At the national level, evil may cancel out evil, to a degree.

It's down the ballot where evil multiplies. A Democratic candidate for Congress in Arkansas was heavily damaged in 2010 by $60,000 in independent expenditures by a shadowy group. An outfit with a mail drop in Virginia beat up Bill Halter in his losing primary race against Sen. Blanche Lincoln. A stealth group put $30,000 into 2010 state legislative races that Republicans swept. I don't think it's a bit of exaggeration to say you could buy a majority of the Arkansas legislature with $1 million in targeted expenditures on swing districts.

The money game is played mostly by Republicans. Few deep-pocketed Democrat have taken the long view down the ballot. It is a mistake. It takes only 40 votes in the U.S. Senate to block anything a president might propose. Given the increasing polarity of U.S. congressional districts, control of the U.S. House boils down to a few dozen swing districts, some in media-cheap states like Arkansas.
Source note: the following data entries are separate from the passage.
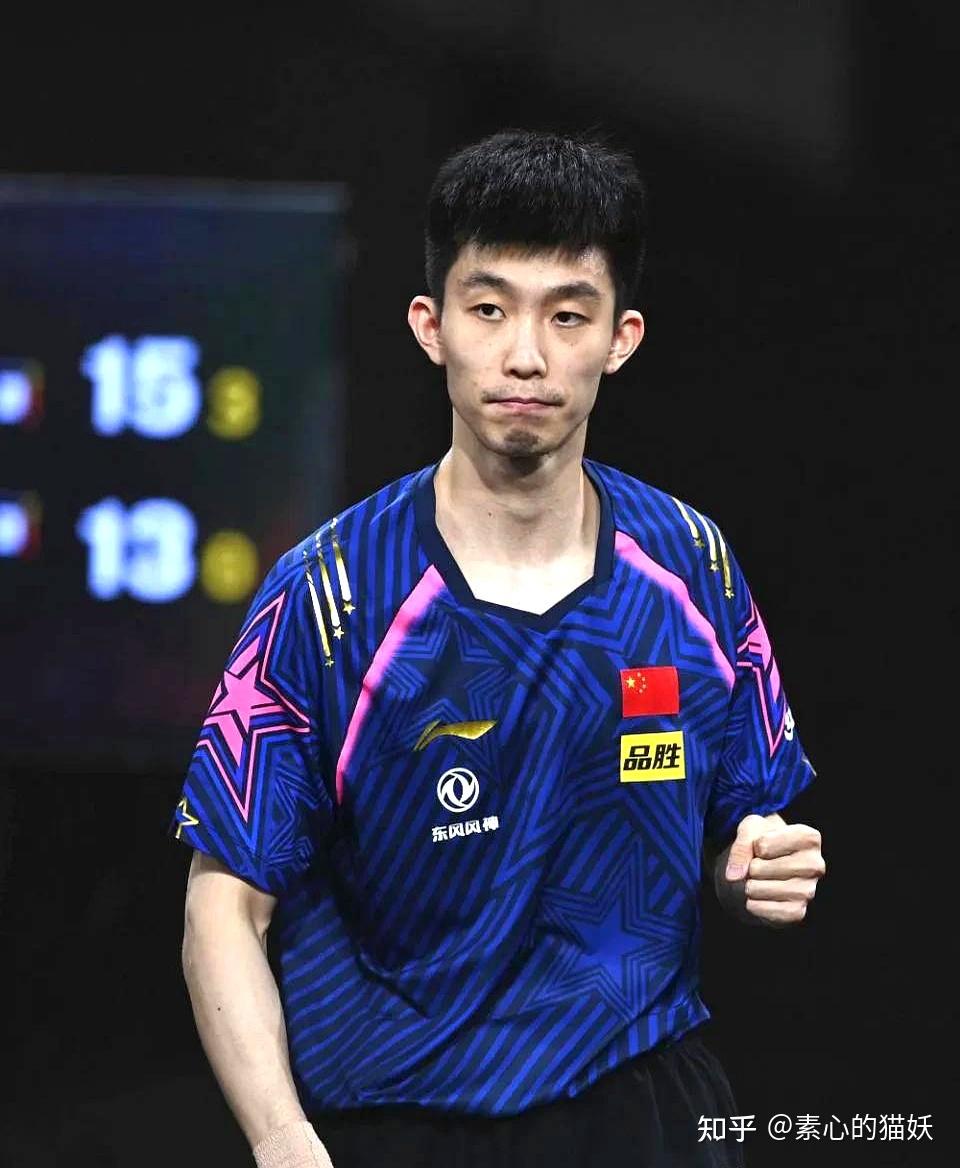 全运会乒乓球男团决赛,北京马龙 3-0上海周恺,如何评价这场关键战? - 知乎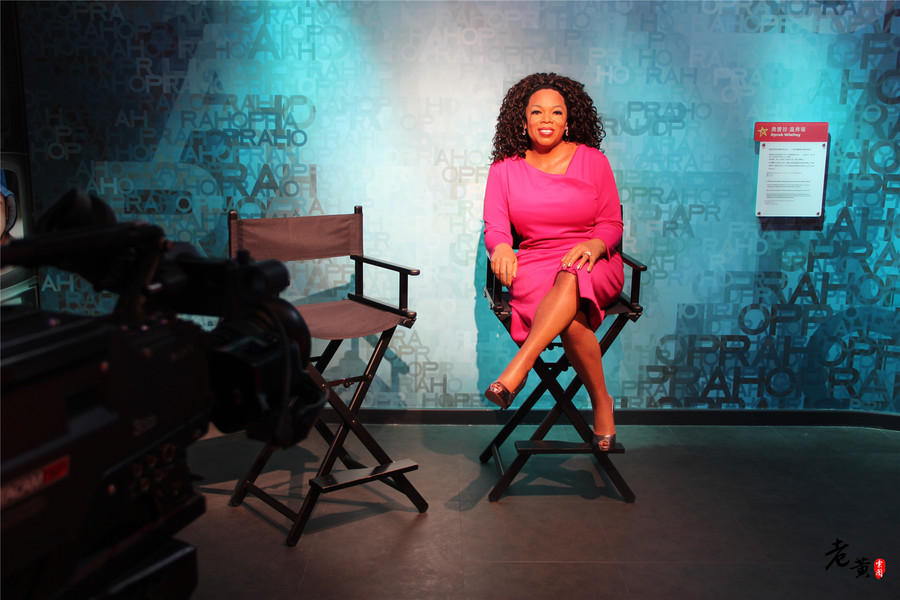 游上海杜莎夫人蜡像馆,重庆杜莎夫人蜡像馆外国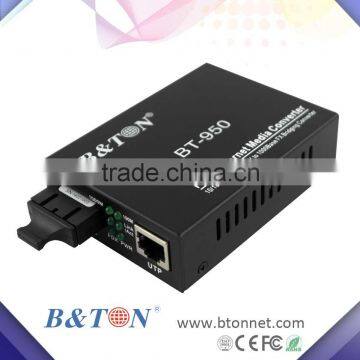 Gigabit Fibre Media Converter Bton photo-4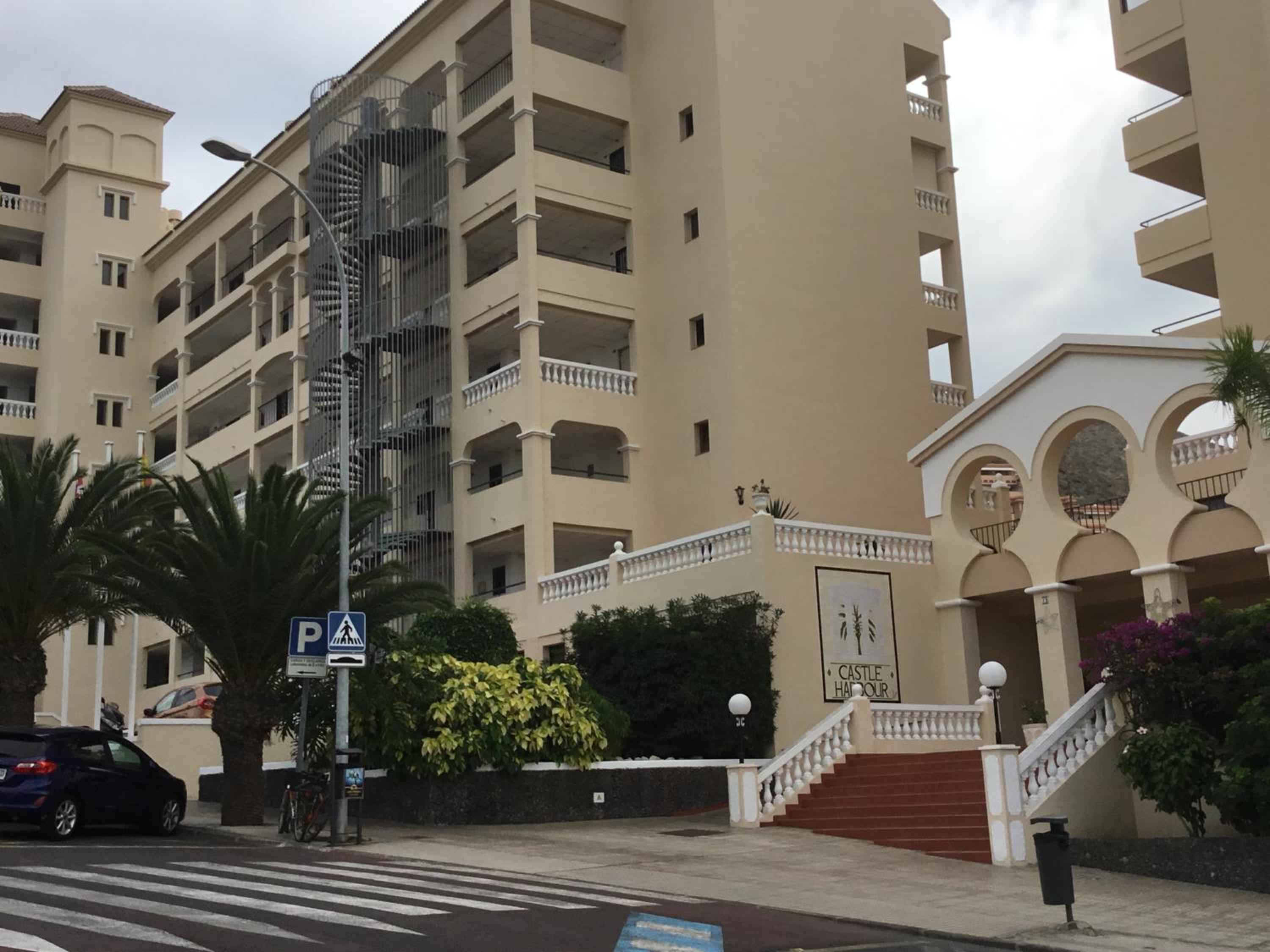Castle Margherita's Apartments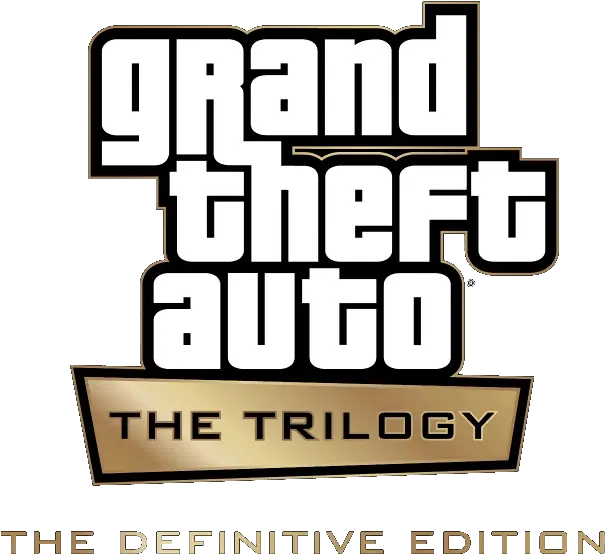 Grand Theft Auto The Trilogy U2013 Definitive Edition Ps5 Gta The Trilogy Png Gta V Icon Download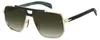 David Beckham DB 7157/S Gold green 61/15/145 Herren Produktbild-Vorschau 2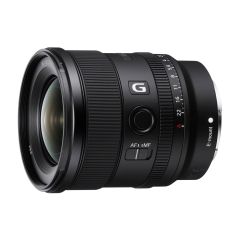Sony FE 20mm F/1.8G Lens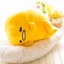 Dễ Thương Nằm Gudetama Lười Trứng Motchiri 15 "Đồ Chơi Sang Trọng Nhồi Bông Gối Đệm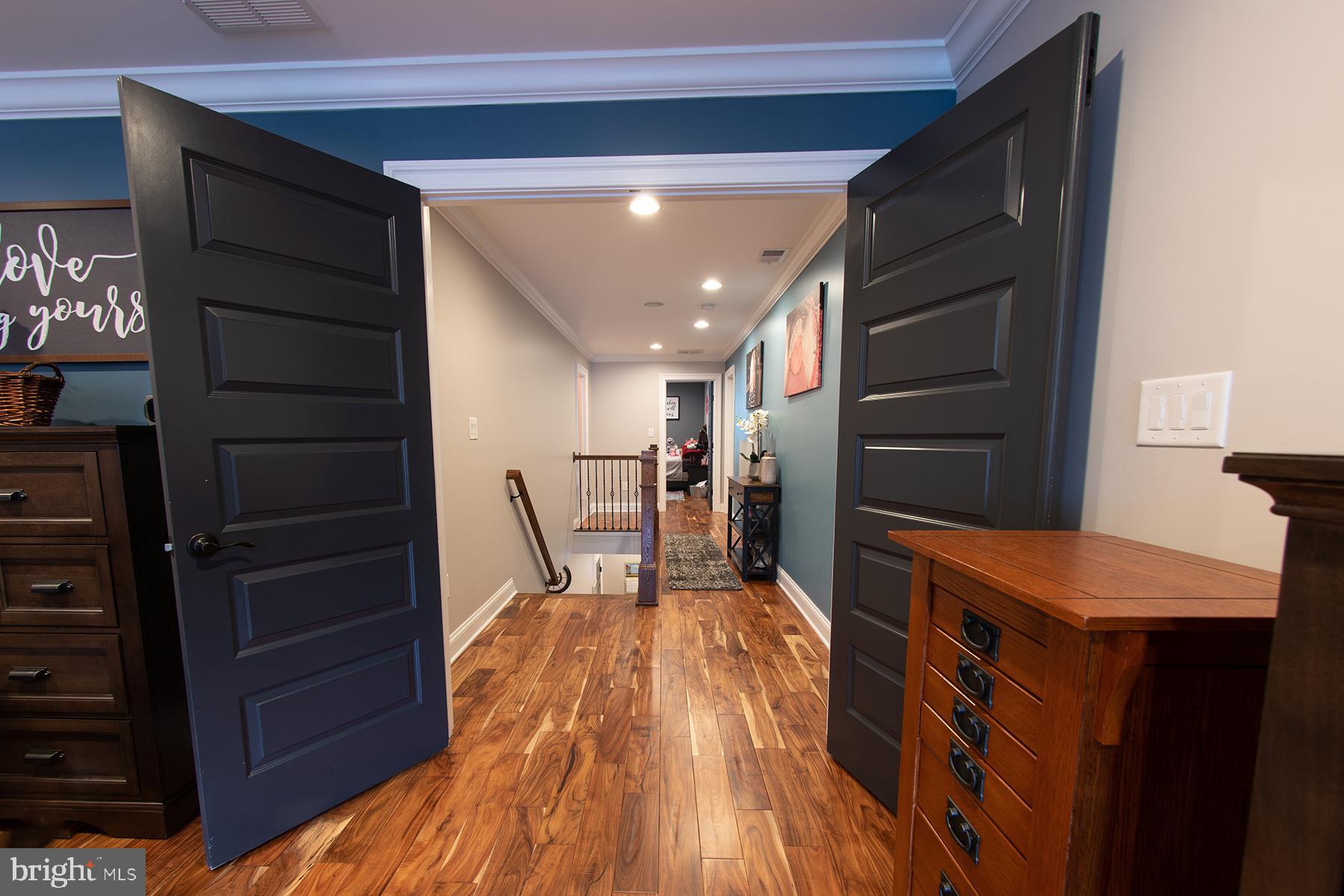 219 Old Magothy Bridge Road Pasadena, MD 21122 - Photo 45 of 85 2nd floor master bedroom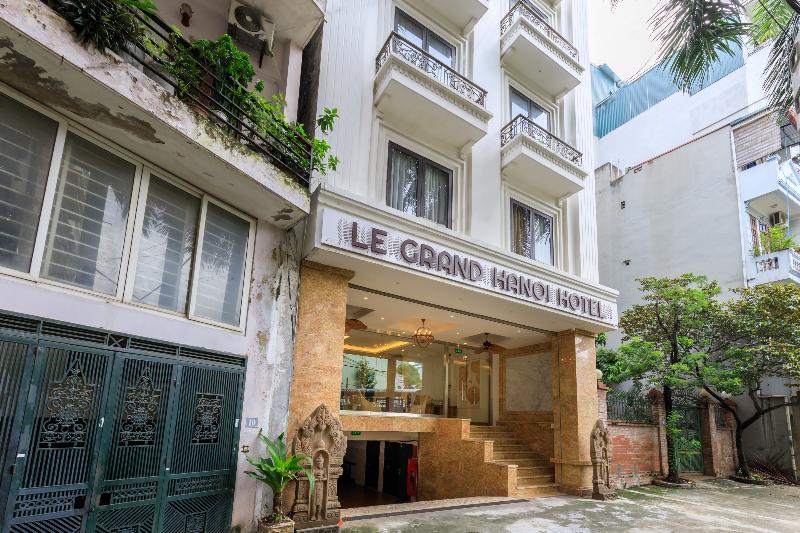 Ha Noi Le Grand Hotel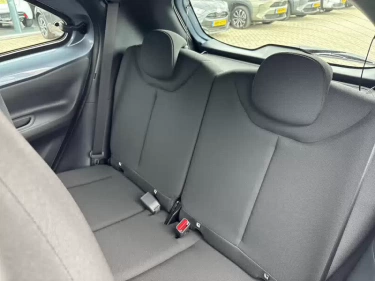 Foto van Toyota Aygo X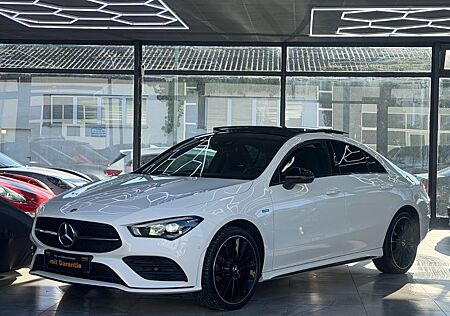 Mercedes-Benz CLA 250 CLA 250e EDITION 2020 AMG LINE,NIGHT,KAMERA,LED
Then there are the state legislatures. The black face of the Democratic presidential nominee was the catalyst for a Republican surge in Arkansas in 2010. Republicans will spend even more this year to get a majority. Expect lots of "independent" expenditures and shadowy front groups. Expect the money to be directed by campaign consultants who have been Republican Party of Arkansas officials. They will identify frequent Republican voters and pound them with direct mail telling them the Democratic candidates hate God and guns and love gays and taxes. They'll sprinkle the mailings liberally with photographs of Barack Obama, preferably in company of Muslims.

These campaign efforts are supported off-season by conservative lobbies such as the Koch brothers-funded Americans for Prosperity. It attacked a Democratic candidate for state House in Little Rock in 2010 because she refused to sign pledges before the fact, whether against anti-pollution laws or anything else. Those who take the pledge are well treated. AFP put on a series of dinners during the legislative session for favored Republican legislators averaging $60 to $90 per person at the swank Capital Hotel, Bosco's and other fine eat-and-drinkeries. It provides junkets, too. Last fall, it sent a clutch of legislators, including House Minority Leader John Burris, to Washington for AFP indoctrination sessions.

Koch money helps drive those behind the kooky constitutional amendment to give the states control over the federal deficit. End result: Strangle the federal government. That will further reduce the Koch brothers' taxes and regulatory pressures.

In short, win enough races in Bigelow and Bodcaw and the next thing you know you might control the whole shebang. In the interim, the 20 billionaires who've put $33 million into Super PACs so far this year can expect a high return from grateful politicians for their comparatively trivial investment. Think Bush tax cuts.

Sign those Regnant Populus Arkansas ethics reforms petitions primary election day. Time is short for the 99 percent.